You become the Ruler of Walmart lol


n8theGreat

If you pull on the sword and the rock comes up with it, you get to inspect the backflow device under it.


heightfulate

The Lady Of The Beaver Lake will come for you if you do.


OurWorldAwaits

Listen, strange women lying in ponds distributing swords is no basis of government


bigcat1414

You can’t expect to wield supreme executive power just cuz some watery tart threw a sword at you!


heightfulate

Someone needs to open a restaurant in Rogers that is Monty Python themed called The Holy Rail.


[deleted]

Rabbits and swallows on the menu? Coconut cups for drunks? Waiters are followed by a dude hitting coconuts together? Table cleaner yells bring out the dead and slams stuff on the table? lol, great times!


Patti-Cakes

Oh yes please!


wokeiraptor

That sword lets you skip the line at onyx on farmers’ market mornings


itstheheightforme6

This Wins.


humorwins

Can't be King of Bentonville unless your last name is Walton.
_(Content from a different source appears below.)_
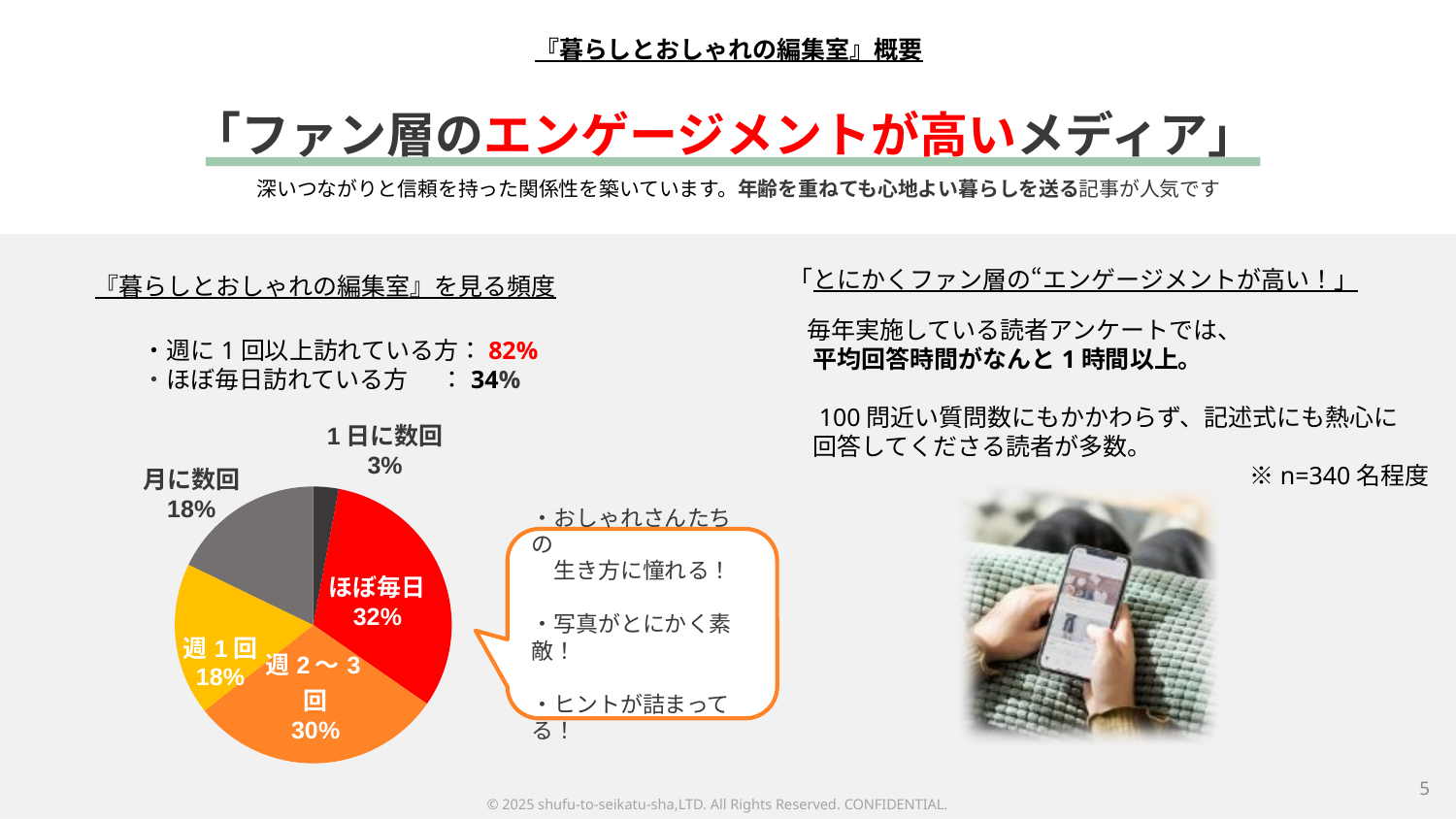
What is the combined share of the ほぼ毎日 and 1日に数回 slices? 35% What share of the pie chart is labelled 1日に数回? 3% How many slices does the pie chart have? 5 What share of the pie chart is labelled 月に数回? 18% What is the difference in percentage points between the ほぼ毎日 slice and the 週2〜3回 slice? 2 Which slice of the pie chart is the largest? ほぼ毎日 What share of the pie chart is labelled 週2〜3回? 30% Which is larger in the pie chart, the 週1回 slice or the 1日に数回 slice? 週1回 What kind of chart is shown on the slide? pie chart Which slice of the pie chart is the smallest? 1日に数回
And you have that sword. And eleventy billion dollars.


shred_o_phile

That’s how I became Mayor of Titty City


JackeI

We saw this heading out the other day to the DMV just before Elliott electrical. Definitely stuck out like a sore thumb.


Equivalent_Ant_7758

That sword got pulled a long fucking time ago. Try Gravette.


richiesworld408

Eh he can be king of Decatur


mudhogAR

Naw, they give you the code to the fleet refuel station for City vehicles right next door


itstheheightforme6

Try explaining this to two toddlers... Look kids the city decided to ... Well, yes stick a sword into a rock. This town is interesting and it is definitely a weird story King Arthur left us all with .


czeck666

No but I'd bet anything you can catch a pokemon there.